A whole new life was within reach.
“I’m spending the summer in Paris.” The idea had come to her in a flash the week before. Paris was meant to be beautiful in the summer. The men were hot, the accent was sexy and if they talked crap, as most boys did in her experience, it wouldn’t matter because she wouldn’t understand them anyway. Best of all, she could get away from home.
The first thing she was going to do when she had her own place was put a lock on the door.
Her mother sank onto Audrey’s bed, ignoring the piles of clothes that needed sorting. “Do you speak French?”
“No, which is why I want to live in France.” In fact, it wasn’t, but it was as plausible a reason as any and her mother wasn’t a woman given to examining anything in greater depth. “I need a language.”
“It will be good for you. You need to live a little! At your age—”
“Yeah, I know, you were having the time of your life.”
“No need to use that tone. You’re only young once, Audie.”
Most days she felt about a hundred. “I need to work now. I have a test tomorrow.”
Her mother stood up and wrapped her arms around Audrey. “I love you. I’m proud of you. I probably don’t tell you that enough.”
Audrey sat so stiffly she wondered if a spine could snap. The fumes from her mother’s perfume almost choked her.
Part of her wanted to sink into her mother’s arms and let her take the worry for once, but she knew better than to lower her guard. Within minutes her mother could be screaming at her, throwing things and saying mean words.
Audrey had never understood why mean words sounded louder than kind ones.
“You’re very tense.” Her mother released her. “Would a drink help relax you?”
“No thanks.” She knew her mother wouldn’t be offering a cup of tea.
“I opened a bottle of wine. I could spare you a glass.”
Wine explained the glittering eyes and the brittle mood. It also explained the perfume. “Have you eaten?”
“What? No.” Linda smoothed the dress over her hips. “I don’t want to get fat. What are you studying?”
Audrey blinked.
Her mother had never shown the slightest interest in what Audrey did with her life. At the open evening at school when they’d been invited in to discuss subject choices and university, Audrey had been the only student attending alone. As usual, she’d lied and said her mother was working. It sounded so much better than admitting that her mother couldn’t be bothered and that the only time her father had been present in her life had been during her conception. She lied so much about her life that sometimes she forgot the truth herself.
She cleared her throat. “Organic chemistry.” And she was going to fail. She’d picked sciences so that she could avoid essays and reading, but there was still a ton of reading and writing. After this she was never studying anything ever again.

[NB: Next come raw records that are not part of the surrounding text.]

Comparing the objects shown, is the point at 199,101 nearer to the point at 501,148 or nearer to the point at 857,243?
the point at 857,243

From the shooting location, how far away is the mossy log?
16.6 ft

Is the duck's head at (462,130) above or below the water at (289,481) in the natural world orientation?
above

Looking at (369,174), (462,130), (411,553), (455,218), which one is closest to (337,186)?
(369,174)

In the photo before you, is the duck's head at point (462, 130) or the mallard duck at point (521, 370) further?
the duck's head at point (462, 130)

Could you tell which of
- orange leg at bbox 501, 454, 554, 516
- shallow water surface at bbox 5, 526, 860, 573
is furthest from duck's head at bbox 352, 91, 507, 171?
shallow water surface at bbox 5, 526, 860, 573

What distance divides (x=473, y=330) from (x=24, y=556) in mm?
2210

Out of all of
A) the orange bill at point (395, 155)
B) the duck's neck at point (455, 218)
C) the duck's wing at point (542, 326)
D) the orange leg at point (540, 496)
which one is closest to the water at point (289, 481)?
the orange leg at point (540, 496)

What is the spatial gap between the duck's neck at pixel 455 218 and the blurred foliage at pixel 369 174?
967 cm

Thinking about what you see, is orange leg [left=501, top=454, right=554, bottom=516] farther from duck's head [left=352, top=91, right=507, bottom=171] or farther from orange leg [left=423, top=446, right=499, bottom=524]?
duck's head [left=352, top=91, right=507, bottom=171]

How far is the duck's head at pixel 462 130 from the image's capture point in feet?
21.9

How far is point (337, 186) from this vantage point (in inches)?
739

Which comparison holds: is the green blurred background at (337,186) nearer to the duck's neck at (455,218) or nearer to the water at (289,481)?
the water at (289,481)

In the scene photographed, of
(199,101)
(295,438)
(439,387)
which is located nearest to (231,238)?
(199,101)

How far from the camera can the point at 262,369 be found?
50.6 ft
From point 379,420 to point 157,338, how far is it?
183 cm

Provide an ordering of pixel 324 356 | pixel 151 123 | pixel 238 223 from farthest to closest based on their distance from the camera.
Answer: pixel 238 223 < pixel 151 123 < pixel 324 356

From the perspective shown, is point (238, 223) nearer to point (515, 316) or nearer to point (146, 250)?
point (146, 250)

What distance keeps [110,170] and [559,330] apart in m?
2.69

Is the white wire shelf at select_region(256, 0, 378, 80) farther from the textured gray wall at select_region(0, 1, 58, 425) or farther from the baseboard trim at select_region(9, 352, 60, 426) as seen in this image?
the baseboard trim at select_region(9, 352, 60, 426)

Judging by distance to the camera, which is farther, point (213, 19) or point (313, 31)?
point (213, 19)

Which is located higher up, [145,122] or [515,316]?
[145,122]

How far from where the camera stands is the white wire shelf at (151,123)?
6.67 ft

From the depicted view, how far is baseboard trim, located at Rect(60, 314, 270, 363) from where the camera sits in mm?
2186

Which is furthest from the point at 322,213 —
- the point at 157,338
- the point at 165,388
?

“I think this fad for everything organic is nonsense.” Her mother checked her reflection in the mirror on Audrey’s desk. “It’s just an excuse for the supermarkets to charge more.”
Audrey sat with slumped shoulders, swamped in misery as she stared at her laptop screen. Go away. Just go away! She sometimes found it hard to believe she and her mother were related. Most days she felt as if she’d been dropped by a stork into the wrong house.
“Mum—”
“You’ve always been a slow learner, Audrey. You just have to accept that. But look on the bright side—you’re pretty, and you have big—” her mother thrust her hands under her breasts to make her point “—get yourself a male boss and they’ll never notice that you can’t spell.”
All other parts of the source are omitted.